▶ EXERCISE DESCRIPTION:
When you reach the line with "FOTO: Ekipāža piedzīvo" in the listing below, transcribe it and each line after it up to and including the line with "Play Music Swiss – Pianista Cantante 7 EN", exactly and with nothing else.

▶ GIVEN RECORDS:

%%

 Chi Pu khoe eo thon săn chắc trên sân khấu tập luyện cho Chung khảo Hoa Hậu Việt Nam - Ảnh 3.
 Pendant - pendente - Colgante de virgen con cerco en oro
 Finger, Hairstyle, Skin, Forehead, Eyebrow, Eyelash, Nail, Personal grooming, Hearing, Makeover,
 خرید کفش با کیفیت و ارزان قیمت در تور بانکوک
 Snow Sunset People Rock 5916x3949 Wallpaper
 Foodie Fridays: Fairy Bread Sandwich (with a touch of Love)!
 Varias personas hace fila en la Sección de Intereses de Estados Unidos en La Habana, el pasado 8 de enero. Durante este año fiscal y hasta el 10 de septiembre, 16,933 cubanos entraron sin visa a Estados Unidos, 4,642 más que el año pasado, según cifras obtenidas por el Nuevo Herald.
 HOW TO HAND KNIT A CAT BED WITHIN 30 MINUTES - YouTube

%%
%%

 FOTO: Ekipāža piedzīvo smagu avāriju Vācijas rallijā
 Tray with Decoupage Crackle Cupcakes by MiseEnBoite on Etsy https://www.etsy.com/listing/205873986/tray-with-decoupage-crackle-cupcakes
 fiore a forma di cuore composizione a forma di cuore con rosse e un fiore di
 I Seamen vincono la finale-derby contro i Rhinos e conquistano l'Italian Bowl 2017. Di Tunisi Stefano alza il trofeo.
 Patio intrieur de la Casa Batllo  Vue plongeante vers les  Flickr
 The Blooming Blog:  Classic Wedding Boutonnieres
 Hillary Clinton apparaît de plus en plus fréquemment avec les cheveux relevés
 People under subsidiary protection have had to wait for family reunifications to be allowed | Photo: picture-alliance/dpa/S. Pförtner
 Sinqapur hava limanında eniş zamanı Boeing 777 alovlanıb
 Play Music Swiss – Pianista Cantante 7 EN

%%

▶ EXPECTED ANSWER:
 FOTO: Ekipāža piedzīvo smagu avāriju Vācijas rallijā
 Tray with Decoupage Crackle Cupcakes by MiseEnBoite on Etsy https://www.etsy.com/listing/205873986/tray-with-decoupage-crackle-cupcakes
 fiore a forma di cuore composizione a forma di cuore con rosse e un fiore di
 I Seamen vincono la finale-derby contro i Rhinos e conquistano l'Italian Bowl 2017. Di Tunisi Stefano alza il trofeo.
 Patio intrieur de la Casa Batllo  Vue plongeante vers les  Flickr
 The Blooming Blog:  Classic Wedding Boutonnieres
 Hillary Clinton apparaît de plus en plus fréquemment avec les cheveux relevés
 People under subsidiary protection have had to wait for family reunifications to be allowed | Photo: picture-alliance/dpa/S. Pförtner
 Sinqapur hava limanında eniş zamanı Boeing 777 alovlanıb
 Play Music Swiss – Pianista Cantante 7 EN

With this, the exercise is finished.